First we need to rest the arm.  Usually this condition occurs due to overworking the muscle.  We then use Chiropractic Care and Massage Therapy to correct muscle imbalances around the scapula leading to poor mechanics within the shoulder joint.  We also instruct patients on stretching muscles to aid in making postural corrections of the shoulder and neck.  At home we also recommend Contrast Therapy to decrease inflammation and speed healing.


Tennis Elbow

What is Tennis Elbow?

Tennis elbow is a tendonitis of the finger/wrist extensor tendons at attachment of the elbow.  The finger and wrist extensor muscles originate from the same location at the elbow just above the elbow joint.  These muscles extend the fingers and the wrist.  The tendonitis can develop from repetitive use of the extensor muscles or from overly forceful activities on the extensor muscles.  A good example of an overly forceful use would be a backhand in tennis which gives this condition its name.  Respective use is seen inpatients with desk jobs with prolonged computer work or jobs using tools such a hammer.  Tennis elbow can lead to pain in most activities once it has developed but initially it is only felt during or after the activity which caused the problem.  I have patients that get so bad they have trouble lifting a cup of coffee.  Diagnosis of tennis elbow is very easy, an experienced doctor just needs to palpate the insertion point of the tendons which will elicit the pain when touched.  The location of the pain is just above the elbow on the outside of the elbow running into the back of the forearm to the wrist.  Pain can also be reproduced by muscle testing the extensor muscles which will also cause pain in the elbow.

How is Tennis Elbow Treated?

In our office we use Chiropractic Care and Massage Therapy in conjunction with homecare.  Chiropractic Care will correct muscle imbalances in the forearm which is a major factor in the development of this condition.  It is very common to have an imbalance of strength between the finger/wrist flexors and the finger/wrist extensors.  Finger flexors are usually overly strong and become tight making the extensor muscle work harder.  Massage therapy is used to work out trigger points within the extensor muscles and relax the flexor muscles.  Massage will also be used at the insertion point to break up adhesions within the tendon and stimulate blood flow.  For complete resolution of the condition we either have patients refrain from the activity causing the problem for a short period of time or we make work/lifestyle modifications to decrease strain on the tendon.

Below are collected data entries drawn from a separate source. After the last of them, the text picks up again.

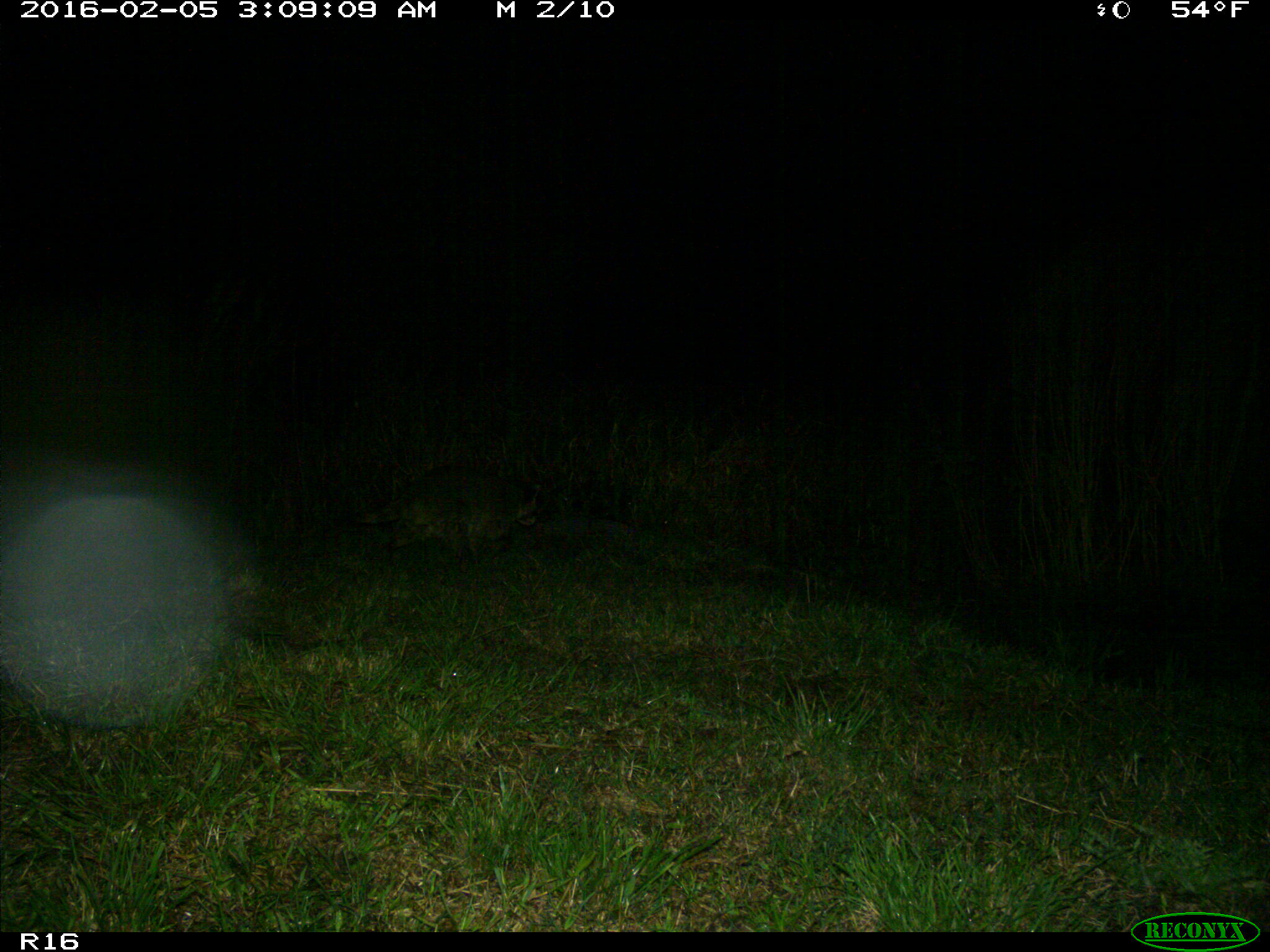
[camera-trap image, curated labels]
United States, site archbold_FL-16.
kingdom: Animalia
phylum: Chordata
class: Mammalia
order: Carnivora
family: Procyonidae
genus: Procyon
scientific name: Procyon lotor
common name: common raccoon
Procyon lotor (common raccoon).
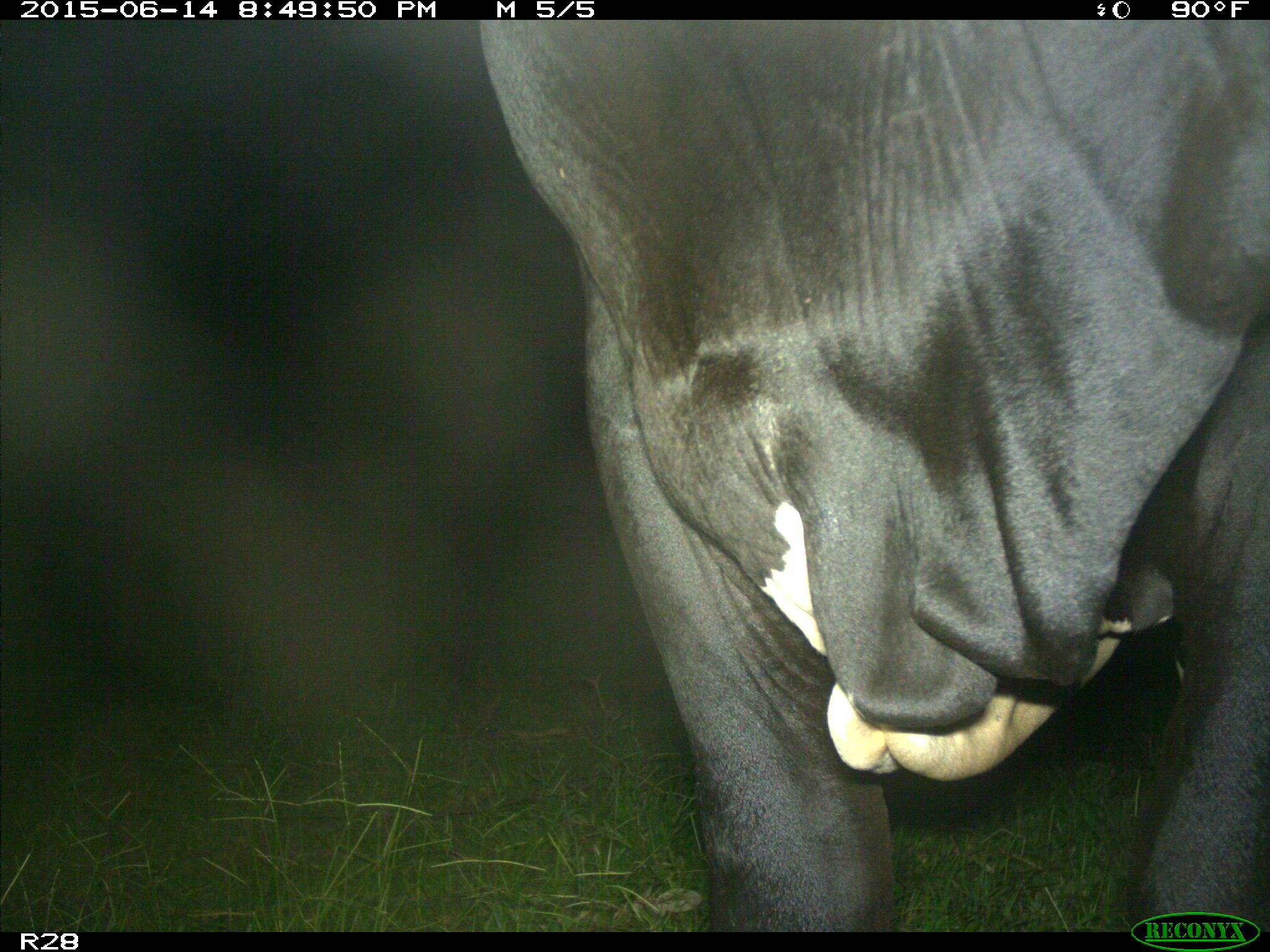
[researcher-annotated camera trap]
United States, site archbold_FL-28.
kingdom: Animalia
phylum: Chordata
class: Mammalia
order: Artiodactyla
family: Bovidae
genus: Bos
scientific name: Bos taurus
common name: domestic cow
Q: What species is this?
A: Bos taurus (domestic cow).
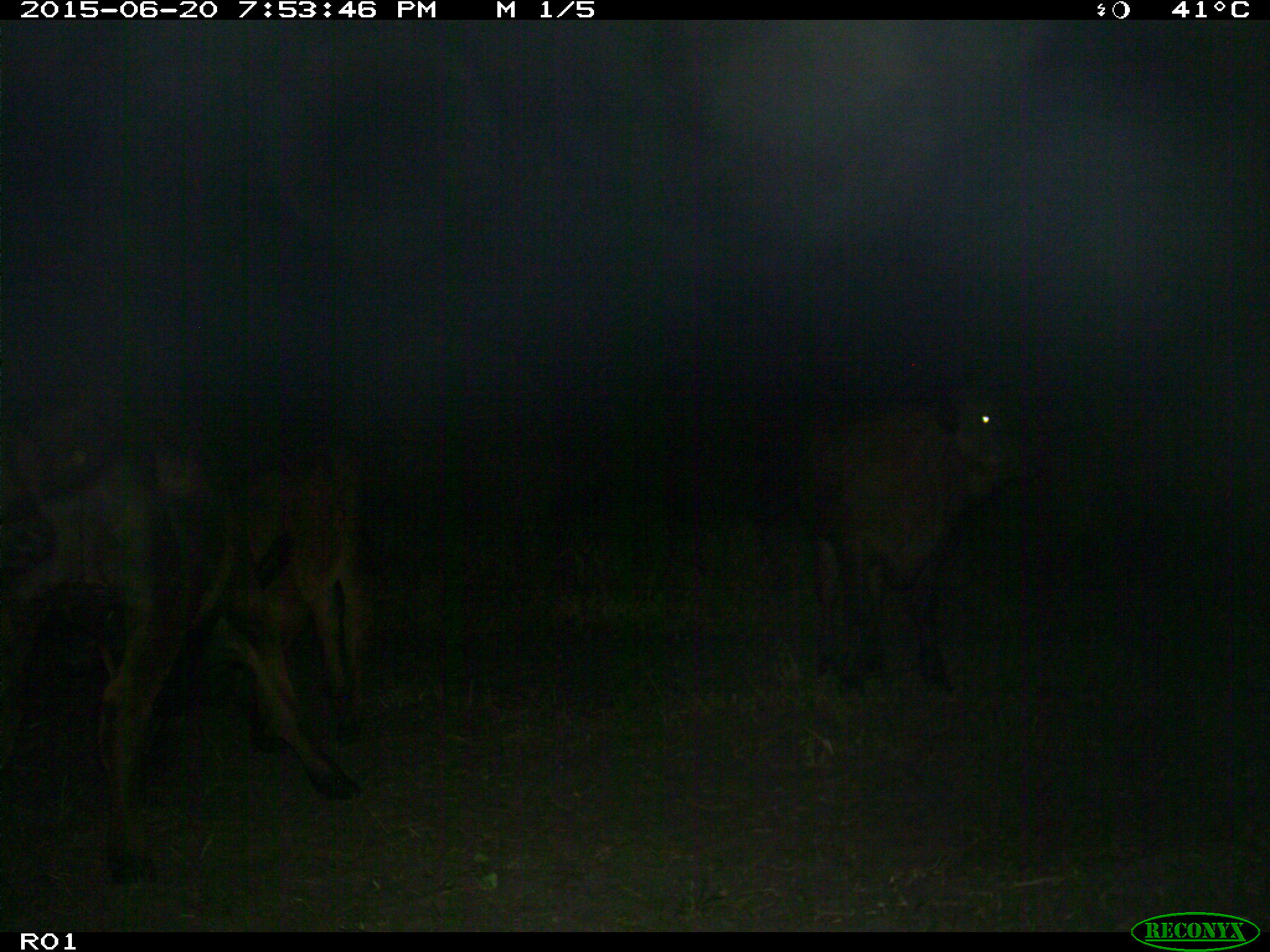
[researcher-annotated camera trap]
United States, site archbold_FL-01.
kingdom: Animalia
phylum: Chordata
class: Mammalia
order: Artiodactyla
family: Bovidae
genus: Bos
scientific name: Bos taurus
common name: domestic cow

We prescribe homecare stretches for the flexor tendons and alternating ice and heat therapy to the site of tendonitis. It is also recommended to purchase a brace to help reduce strain on the tendon during activity.

5 Homecare Ideas for Tennis Elbow

  1. Stretch Wrist Flexors.  Extend the elbow straight then pull fingers back.  Hold for 10 seconds repeat 5 times.
  2. Alternate ice and heat. Using Contrast Therapy Protocol is highly effecting at reducing inflammation and promoting healing.
  3. Massage the forearm by hand or purchase a hand held massaging tool.
  4. Purchase a compression brace for tennis elbow.
  5. Rest the arm refrain from working out with arms, carrying heavy objects, and using impact tools.